→ Task set
1. From the MySQL tuning guide, extract the passage starting at "max_connections=100000" up to and including "peak connection count.".
2. Extend the MySQL tuning guide, picking up right after its final sentence.

→ Given passage
=======

Choose MySQL parameters for tuning

You can set MySQL server configuration parameters in an option file or on the mysqld command line.

For persistent tuning, use an option file so the configuration can be reviewed, version controlled, and applied consistently when MySQL restarts. For more information, see the MySQL Specifying Program Options documentation.

The examples in this section are intended for the [mysqld] group in a MySQL option file.

Note

In general, leave most MySQL settings at their defaults and change them only when you have a workload requirement, test result, profile, or observed bottleneck that supports the change.

Connections and prepared statements

The following example shows intentionally high limits that can be useful in benchmark environments where you want to prevent connection or prepared statement limits from affecting the test result:

    

        
        
# Intentionally high benchmark limits.
max_connections=100000
max_prepared_stmt_count=4194304

    

The max_connections parameter doesn’t directly improve performance. It raises the number of client connections MySQL can accept. Higher values consume more memory and can also depend on operating system limits such as file descriptors, so size this value for your expected peak connection count.

=======

→ Extracted data
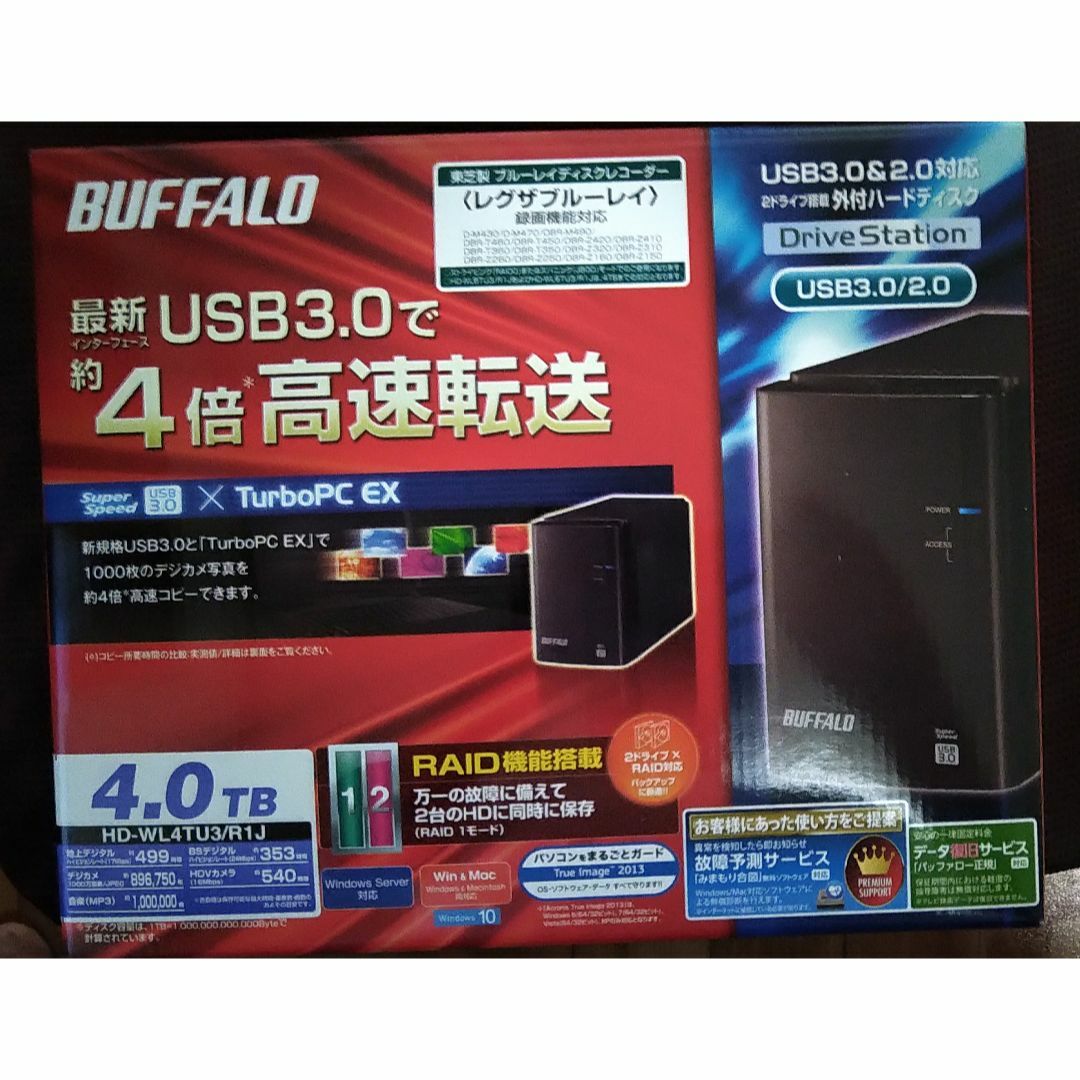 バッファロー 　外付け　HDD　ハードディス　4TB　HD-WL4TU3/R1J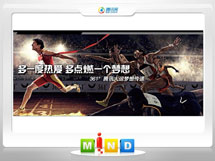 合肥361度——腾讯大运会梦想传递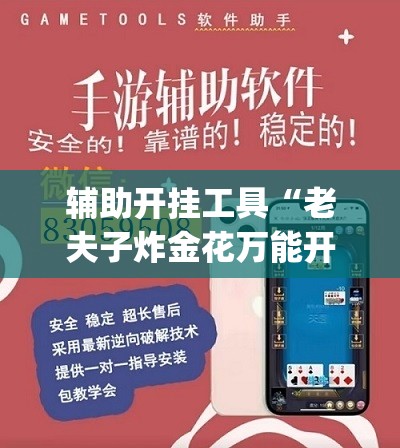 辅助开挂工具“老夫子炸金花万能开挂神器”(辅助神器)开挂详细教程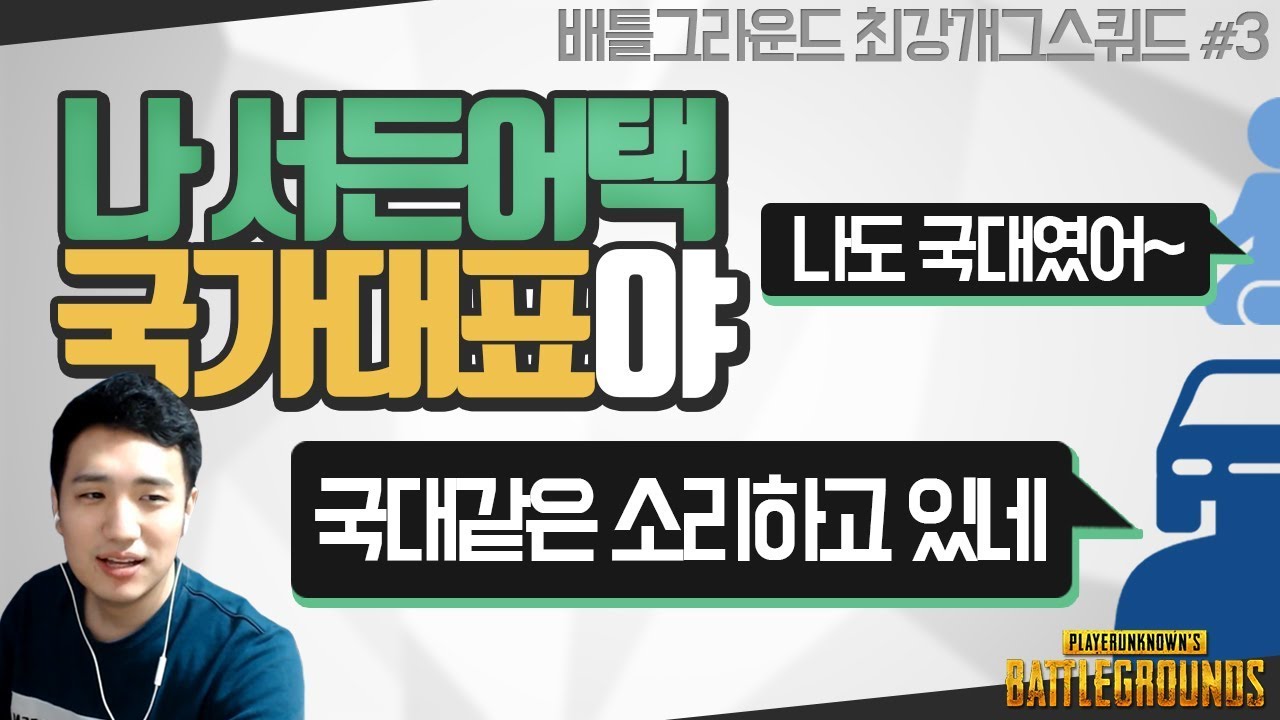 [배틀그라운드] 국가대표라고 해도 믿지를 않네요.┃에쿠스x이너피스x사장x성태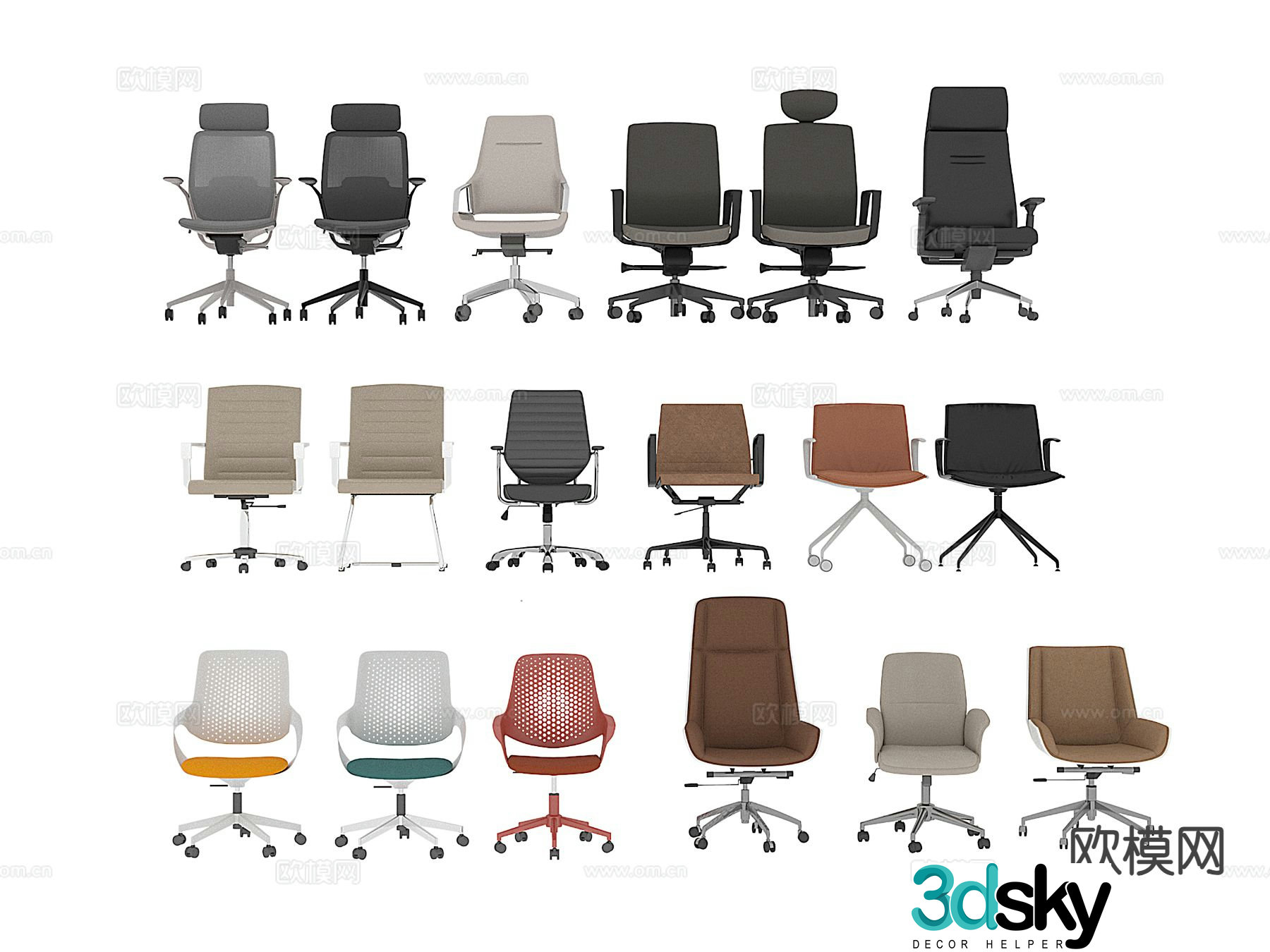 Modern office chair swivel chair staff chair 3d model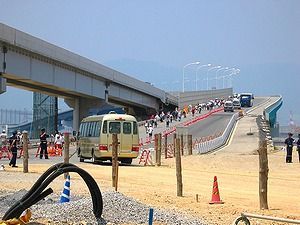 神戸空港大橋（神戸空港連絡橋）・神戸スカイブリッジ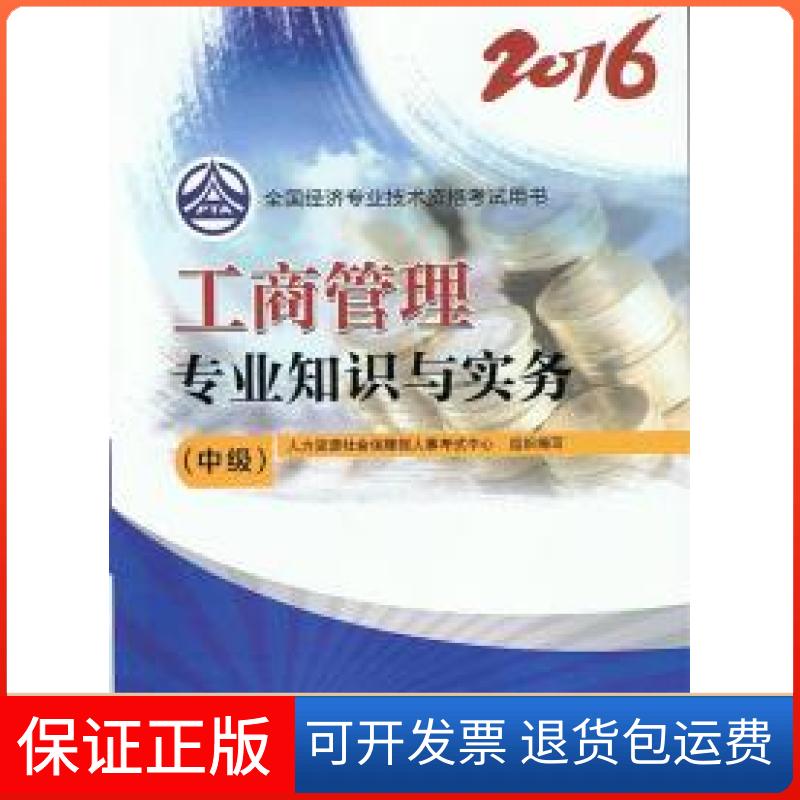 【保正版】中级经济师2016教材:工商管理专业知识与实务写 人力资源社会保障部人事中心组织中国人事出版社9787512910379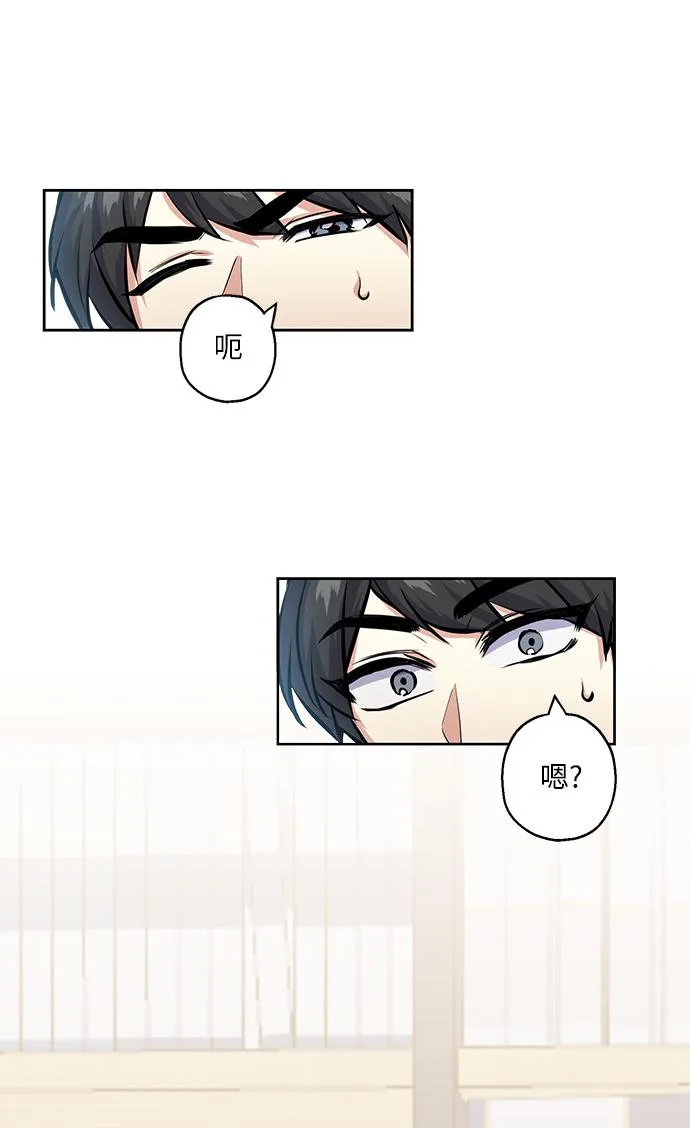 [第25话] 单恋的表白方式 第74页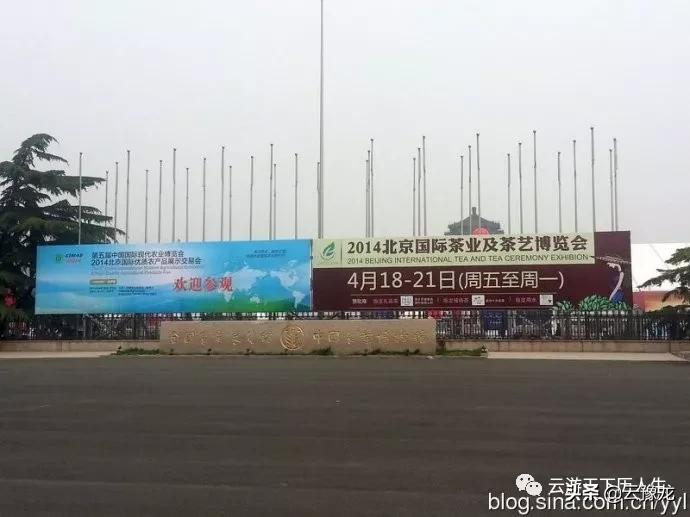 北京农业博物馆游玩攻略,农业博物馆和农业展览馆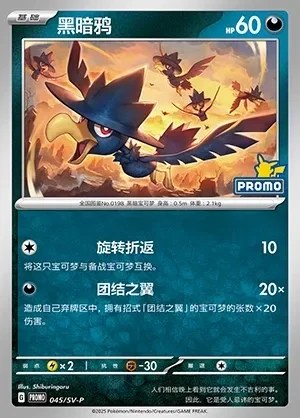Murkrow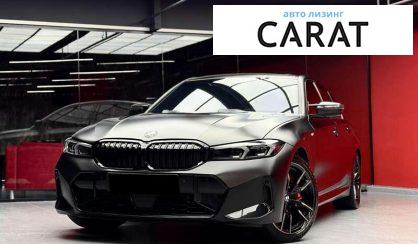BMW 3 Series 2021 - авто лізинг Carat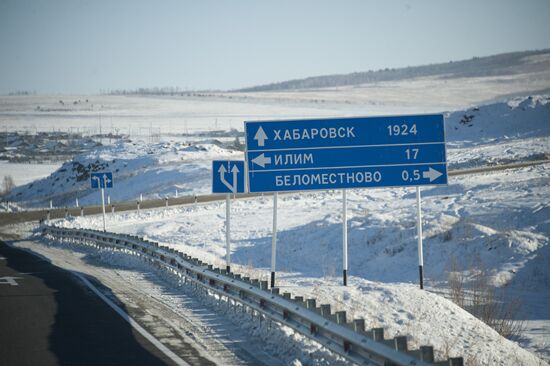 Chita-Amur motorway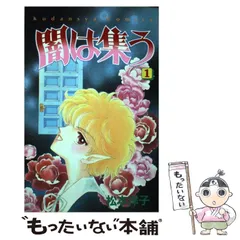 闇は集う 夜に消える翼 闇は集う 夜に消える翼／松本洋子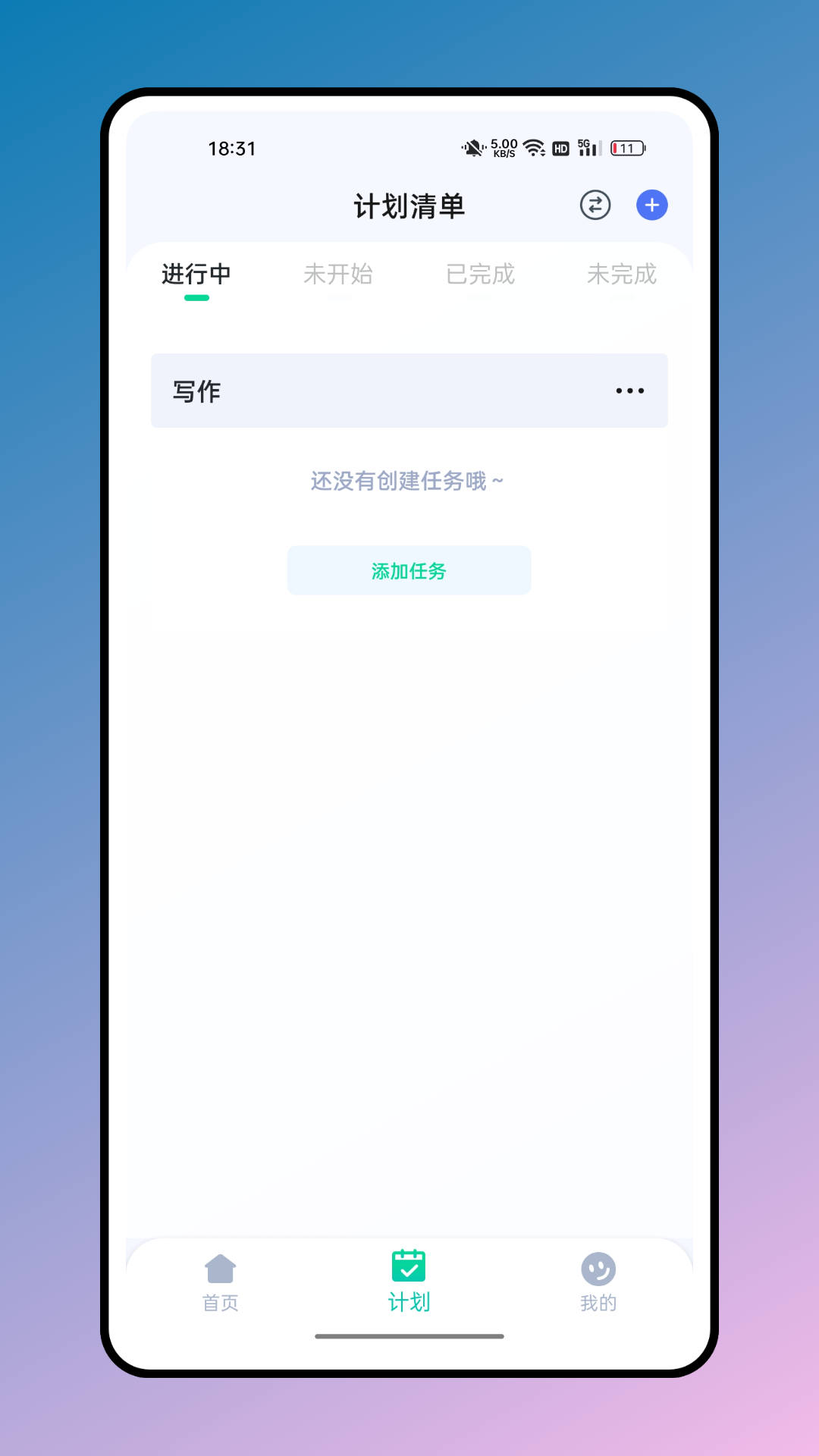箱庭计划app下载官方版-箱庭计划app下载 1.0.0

=======

→ Answers for each item
1.
max_connections=100000
max_prepared_stmt_count=4194304

    

The max_connections parameter doesn’t directly improve performance. It raises the number of client connections MySQL can accept. Higher values consume more memory and can also depend on operating system limits such as file descriptors, so size this value for your expected peak connection count.

2.
The max_prepared_stmt_count parameter limits the total number of prepared statements across the server. The default protects the server from excessive memory use. Increase this value only when a benchmark or application needs more prepared statements, and avoid carrying an oversized value into production without measuring memory impact.

Dedicated server configuration

If the system runs only MySQL, enable the dedicated server setting:

    

        
        
innodb_dedicated_server=ON

    

The innodb_dedicated_server parameter automatically sizes selected InnoDB settings for a server dedicated to MySQL. Check the MySQL dedicated server documentation for the MySQL version you deploy because the behavior can change between releases.

In MySQL 8.4+, innodb_dedicated_server automatically configures innodb_buffer_pool_size and innodb_redo_log_capacity. On systems with more than 4 GiB of RAM, innodb_buffer_pool_size is set to 75% of detected system memory.

The auto-sized values are a useful starting point, but you can still override individual settings when workload requirements or performance data justify the change.

Buffer pool size

The innodb_buffer_pool_size parameter is one of the most important MySQL performance settings. It controls how much memory InnoDB can use to cache indexes and table data.

If MySQL runs on a dedicated server, innodb_dedicated_server=ON can be enough to size the buffer pool. If you don’t use innodb_dedicated_server, or you want to test a specific value, set innodb_buffer_pool_size based on your workload and available memory:

    

        
        
# Example value for a dedicated 128 GiB test system.
innodb_buffer_pool_size=96G

    

The MySQL InnoDB buffer pool documentation suggests setting the buffer pool size to as much as 80% of system memory on a dedicated database server. Leave memory for the operating system, connections, background MySQL memory use, and any other processes on the system.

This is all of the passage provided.